#### Extracted text
The cocktail bar takes walk ins most evenings. Book a table for the Sunday roast or the monthly jazz brunch, both of which fill early.
108 Brasserie sits at the top of Marylebone Lane, set into the back of The Marylebone hotel and marked by brick red frontage and striped awnings. It reads as a neighbourhood restaurant first, but the room carries its own cocktail bar, and that bar is the reason to stop in even when you are not eating. The Doyle family ownership shows in the service, which treats a first time visitor the way it treats a regular.
This is a bar for people who want a polished drink without theatre. The crowd skews local Marylebone, with hotel guests filling the gaps. If you want a sceney late night, look elsewhere. If you want a well made martini at a linen topped table with room to talk, 108 earns the visit.
The space runs long and softly lit, with linen clad tables and a proper bar counter rather than a service station. DesignMyNight notes the stand alone entrance on the cobbles of Marylebone Lane, which keeps it separate from the hotel lobby and gives the bar a street level pull of its own. Daytime light through the front windows turns to candle glow after dark.
The wider Marylebone setting helps. The bar sits a short walk from the Wallace Collection and the boutiques of Marylebone High Street, which makes it a natural first or last stop on a slow afternoon in the village. That walkable position is part of why locals treat it as a default rather than a special occasion.

#### Data for review
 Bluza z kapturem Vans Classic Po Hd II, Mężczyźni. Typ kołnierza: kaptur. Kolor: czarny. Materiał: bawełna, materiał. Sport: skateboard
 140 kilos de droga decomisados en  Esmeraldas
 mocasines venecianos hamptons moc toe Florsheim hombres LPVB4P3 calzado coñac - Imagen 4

...

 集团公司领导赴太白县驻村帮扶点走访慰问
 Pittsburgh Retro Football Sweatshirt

---

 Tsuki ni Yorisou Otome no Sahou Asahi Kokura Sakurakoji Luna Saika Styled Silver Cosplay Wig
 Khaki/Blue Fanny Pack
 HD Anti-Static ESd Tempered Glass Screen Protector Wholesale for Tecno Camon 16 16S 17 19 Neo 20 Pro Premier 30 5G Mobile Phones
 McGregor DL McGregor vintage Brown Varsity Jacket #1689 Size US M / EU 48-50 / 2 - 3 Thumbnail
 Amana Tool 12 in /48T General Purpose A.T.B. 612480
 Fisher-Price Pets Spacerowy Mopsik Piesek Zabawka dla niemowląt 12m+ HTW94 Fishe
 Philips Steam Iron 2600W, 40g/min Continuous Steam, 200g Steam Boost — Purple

#### To do
Which streets, hotels, and attractions does the 108 Brasserie text name, apart from the brasserie itself?

#### Worked solution
- Marylebone Lane
- The Marylebone hotel
- The Wallace Collection
- Marylebone High Street